California Center for Innovative Transportation
Authors: Ikhlaq Sidhu, J.D. Margulici, David Jacobowitz, Carleton Wong, Rosemary DiPietrantonio
Existing procurement rules for the State of California are designed to use a fair, competitive bidding process to acquire the lowest priced goods and services. While this process is effective to purchase commodities or hire contractor for well‐defined jobs, it poses some challenges when an agency is attempting to obtain very innovative products. Almost by definition, innovative solutions are typically carried to market by a single firm, which may prevent further entries with intellectual property (IP) protection. In this situation, unless the innovation brings down the cost of an existing product, agencies may not be able to obtain multiple bids in a way that favors the innovator. Further, new product types may impose that specifications be written to facilitate procurement, a stretch of resources for public agencies.
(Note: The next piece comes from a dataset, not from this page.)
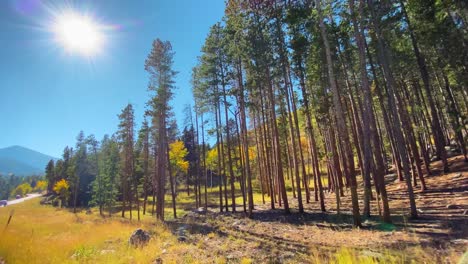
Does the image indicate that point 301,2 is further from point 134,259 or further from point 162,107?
point 134,259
With sponsorship from the California Department of Transportation (Caltrans), the California Center for Innovative Transportation (CCIT) and the Center for Entrepreneurship and Technology (CET), both at the University of California, Berkeley, investigated those challenges through selected case studies, and formulated recommendations accordingly. Those recommendations are divided into three categories. The first group can be implemented at the process level by Caltrans practitioners and research and development (R&D) project managers. The second set of recommendations addresses organizational challenges that may require coordination across multiple functional units. The third category is more speculative. It suggests changes that could be enacted at the legislative level to alleviate some of the pain involved in procuring innovative products and services.